__SOURCE DOCUMENT__:
>> begin

Debunking RegEx — Part 2a

Cyberspecs
6 min readAug 28, 2023

--

Hope you enjoyed the 1st part and practiced a few RegEx yourself. If not, maybe this might help!

The following is a compilation of real-world examples where one can use RegEx to grab complex strings out of a large amount of not-so-garbage data. We’ll go step by step and follow through with why the given pattern is used to match a particular string.

Towards the end, there are a few bonus steps one can follow to craft their own RegEx.

1.Matching Email Addresses:

Pattern: \b[\w.%+-]+@[\w.-]+\.[A-Za-z]{2,}\b
Let’s break it down:

  • \b: Ensures a word boundary.
  • [\w.%+-]+: Captures the username part of the email address.
  • @: Matches the "@" symbol.

>> end

(Rows of spatial question data)
>> begin

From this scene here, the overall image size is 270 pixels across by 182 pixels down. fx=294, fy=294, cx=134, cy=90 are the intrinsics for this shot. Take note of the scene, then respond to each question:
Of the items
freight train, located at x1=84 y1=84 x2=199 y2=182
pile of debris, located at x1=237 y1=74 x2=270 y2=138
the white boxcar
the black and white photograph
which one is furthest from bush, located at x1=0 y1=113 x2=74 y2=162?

>> end

__WRITTEN PROBLEM__: Can you quote the entire regex article word for word?

__THE ANSWER__:
Debunking RegEx — Part 2a

Cyberspecs
6 min readAug 28, 2023

--

Hope you enjoyed the 1st part and practiced a few RegEx yourself. If not, maybe this might help!

The following is a compilation of real-world examples where one can use RegEx to grab complex strings out of a large amount of not-so-garbage data. We’ll go step by step and follow through with why the given pattern is used to match a particular string.

Towards the end, there are a few bonus steps one can follow to craft their own RegEx.

1.Matching Email Addresses:

Pattern: \b[\w.%+-]+@[\w.-]+\.[A-Za-z]{2,}\b
Let’s break it down:

  • \b: Ensures a word boundary.
  • [\w.%+-]+: Captures the username part of the email address.
  • @: Matches the "@" symbol.